Der belgische Regisseur und Choreograf Alain Platel hat sich Monteverdis „Marienvesper“ einverleibt

Wien, 16/10/2006

Seine spannende Auseinandersetzung mit Bach war furios, seine Mozart-Annäherung „Wolf“ mit einer Schar Hunden begeisterte auch in der Pariser Oper.

Nun hat sich der belgische Regisseur und Choreograf Alain Platel Monteverdis „Marienvesper“ einverleibt. Und zwar heutig. Hat sie gehört, verdaut und sprüht sie im Grazer Schauspielhaus als fulminante Abschieds-Premiere des steirischen herbstes vor ein am Ende entfesseltes Publikum.

Von der Vesper bleibt im Titel nur „vsprs“ stehen. Auch sonst lässt Platel in enger Zusammenarbeit mit dem Komponisten Fabrizio Cassol, der Sopranistin Claron McFadden und Musikern aus den Sparten Alte Musik und Jazz mit Balkan-Anklängen seiner Vision von religiöser Andacht und Verzückung 100 Minuten lang freien Lauf.

Es sind viele „bits and pieces“, die Platel seinen elf Tänzern abverlangt und die das multikulturelle Ensemble einmal mehr als eines der vitalsten und vor allem der künstlerischen Gegenwart nahezu ein Schnippchen schlagendes Team ausweist. Gestückelter Tanz mit Breakdance, Ballett und Akrobatik trifft diesmal auf Ausdrucksformen unterschiedlicher Trance-Rituale und psychiatrische Bildhaftigkeit: Zwänge, Hysterie, Epilepsie.

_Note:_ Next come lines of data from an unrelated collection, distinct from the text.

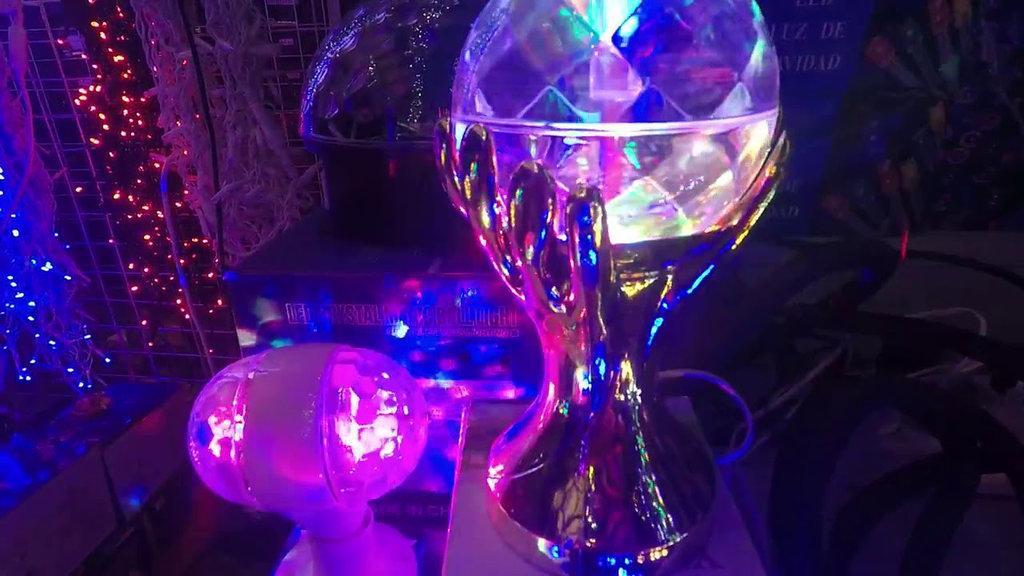 Диско-Лампа Рука LED Full Color Rotating Lamp.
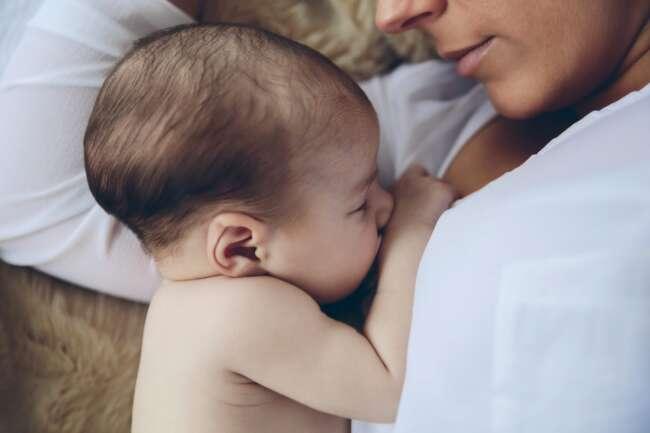 روش صحیح شیر دادن به نوزاد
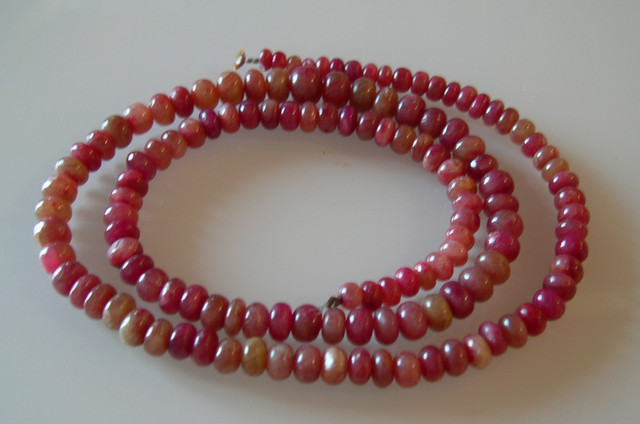 BIG PARCEL OF 135 RUBY BEADS 325 CARATS...58CMS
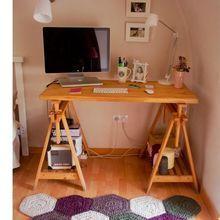 Home Office moderno com tapete de crochê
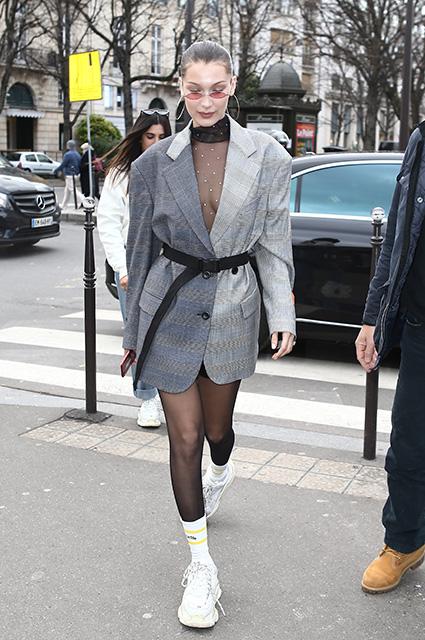 Сетка и пиджак: Белла Хадид возмутила на редкость сексуальным нарядом. Фото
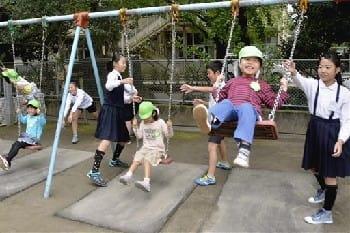 園児と5年生、楽しく交流 向山幼稚園と向山小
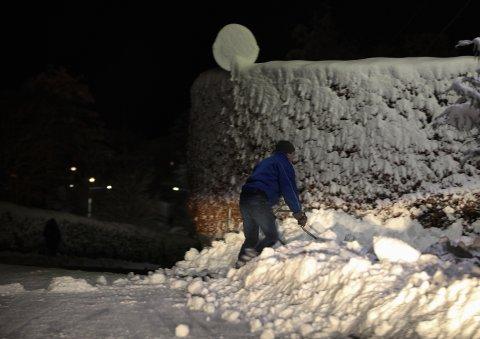 UTFORDRING: Mykje snø å kort tid har skapt store utfordringar både langs vegane og her i Florø sentrum.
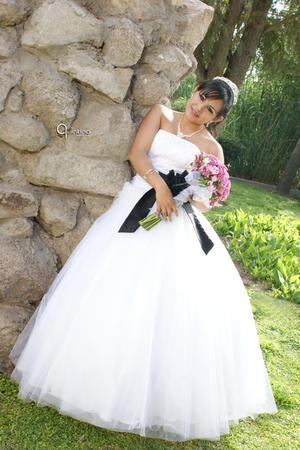 Srita. Paloma de María Ramírez Mcvey celebró sus XV años de vida con una misa de acción de gracias en la parroquia de Santa Bárbara de Dinamita, Dgo., el 25 de marzo de 2012.  Quintino Fotografía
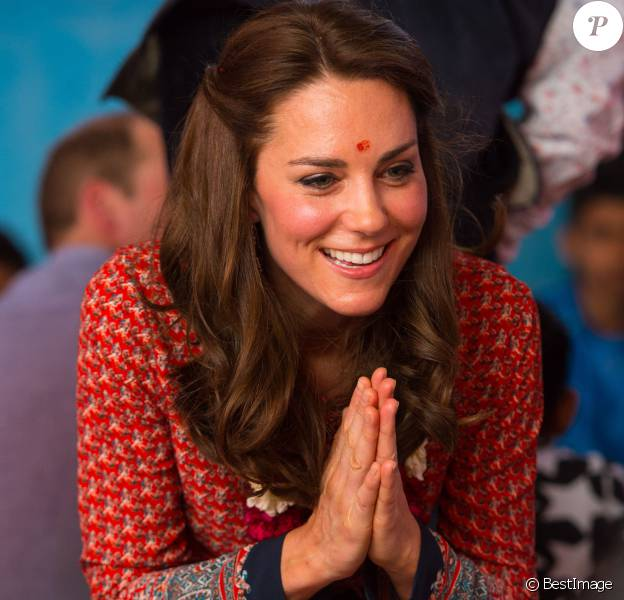 Kate Middleton (en robe Glamourous) a rencontré avec le prince William des membres de l'association Salaam Baalak et des enfants bénéficiaires de l'action de l'organisme le 12 avril 2016 à New Delhi, au troisième jour de leur visite officielle en Inde.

Das Kompendium des scheinbar verrückten Menschen ist weit gesteckt. Das durchgemischte Klangspektrum wirkt da aufputschend, aber immer dann, wenn Moneverdi durchkommt, beruhigend. Wieder einmal hat der ausgebildete Heilpädagoge Platel den Menschen in seiner Zerrissenheit, aber auch in seinem Bedürfnis nach Gleichgewicht erfasst.